__Input__
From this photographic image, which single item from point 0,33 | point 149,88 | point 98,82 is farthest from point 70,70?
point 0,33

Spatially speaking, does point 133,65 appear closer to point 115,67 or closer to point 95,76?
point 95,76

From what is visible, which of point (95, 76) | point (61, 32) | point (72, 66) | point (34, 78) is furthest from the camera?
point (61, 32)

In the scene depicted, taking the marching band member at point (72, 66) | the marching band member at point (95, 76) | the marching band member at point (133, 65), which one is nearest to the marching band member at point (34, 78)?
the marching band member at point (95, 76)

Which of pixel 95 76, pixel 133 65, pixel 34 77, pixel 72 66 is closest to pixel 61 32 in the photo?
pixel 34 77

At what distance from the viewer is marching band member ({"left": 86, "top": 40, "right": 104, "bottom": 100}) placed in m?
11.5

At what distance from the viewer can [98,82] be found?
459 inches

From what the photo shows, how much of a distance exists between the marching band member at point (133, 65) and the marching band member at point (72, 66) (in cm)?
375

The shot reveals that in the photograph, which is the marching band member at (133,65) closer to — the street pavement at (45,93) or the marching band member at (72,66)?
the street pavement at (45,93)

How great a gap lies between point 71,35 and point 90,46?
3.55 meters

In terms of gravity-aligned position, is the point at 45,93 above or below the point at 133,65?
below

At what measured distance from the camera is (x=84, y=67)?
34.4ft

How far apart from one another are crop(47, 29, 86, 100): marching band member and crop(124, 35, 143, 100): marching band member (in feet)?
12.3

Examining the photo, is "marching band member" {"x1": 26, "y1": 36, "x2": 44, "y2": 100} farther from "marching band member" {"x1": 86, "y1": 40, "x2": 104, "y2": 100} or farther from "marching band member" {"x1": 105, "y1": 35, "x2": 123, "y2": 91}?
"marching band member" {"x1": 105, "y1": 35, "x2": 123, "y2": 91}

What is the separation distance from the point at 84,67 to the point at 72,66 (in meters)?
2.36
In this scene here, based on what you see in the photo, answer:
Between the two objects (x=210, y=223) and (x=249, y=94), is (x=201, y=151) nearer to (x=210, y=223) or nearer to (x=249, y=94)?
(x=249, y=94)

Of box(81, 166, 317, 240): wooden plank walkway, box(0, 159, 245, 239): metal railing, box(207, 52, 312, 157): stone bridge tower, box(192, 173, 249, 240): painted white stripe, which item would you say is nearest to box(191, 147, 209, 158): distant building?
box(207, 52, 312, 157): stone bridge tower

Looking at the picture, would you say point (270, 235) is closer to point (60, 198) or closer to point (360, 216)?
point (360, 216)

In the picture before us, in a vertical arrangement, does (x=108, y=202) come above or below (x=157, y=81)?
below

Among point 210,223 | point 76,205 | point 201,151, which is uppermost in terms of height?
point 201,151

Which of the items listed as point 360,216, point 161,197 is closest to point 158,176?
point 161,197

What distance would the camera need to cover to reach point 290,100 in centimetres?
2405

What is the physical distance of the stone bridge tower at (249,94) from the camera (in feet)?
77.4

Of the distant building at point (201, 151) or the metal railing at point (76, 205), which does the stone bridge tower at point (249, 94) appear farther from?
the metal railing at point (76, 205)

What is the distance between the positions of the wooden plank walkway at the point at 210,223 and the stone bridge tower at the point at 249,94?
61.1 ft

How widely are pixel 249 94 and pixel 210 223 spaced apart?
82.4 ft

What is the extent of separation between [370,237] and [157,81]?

__Task description__
Which lines run from the one containing "What is the physical" to the end of the entries above? Quote exactly those, and only those.

__Completed exercise__
What is the physical distance of the stone bridge tower at (249,94) from the camera (in feet)?
77.4

Of the distant building at point (201, 151) or the metal railing at point (76, 205), which does the stone bridge tower at point (249, 94) appear farther from?
the metal railing at point (76, 205)

What is the distance between the positions of the wooden plank walkway at the point at 210,223 and the stone bridge tower at the point at 249,94?
61.1 ft

How widely are pixel 249 94 and pixel 210 223 spaced apart?
82.4 ft

What is the extent of separation between [370,237] and [157,81]?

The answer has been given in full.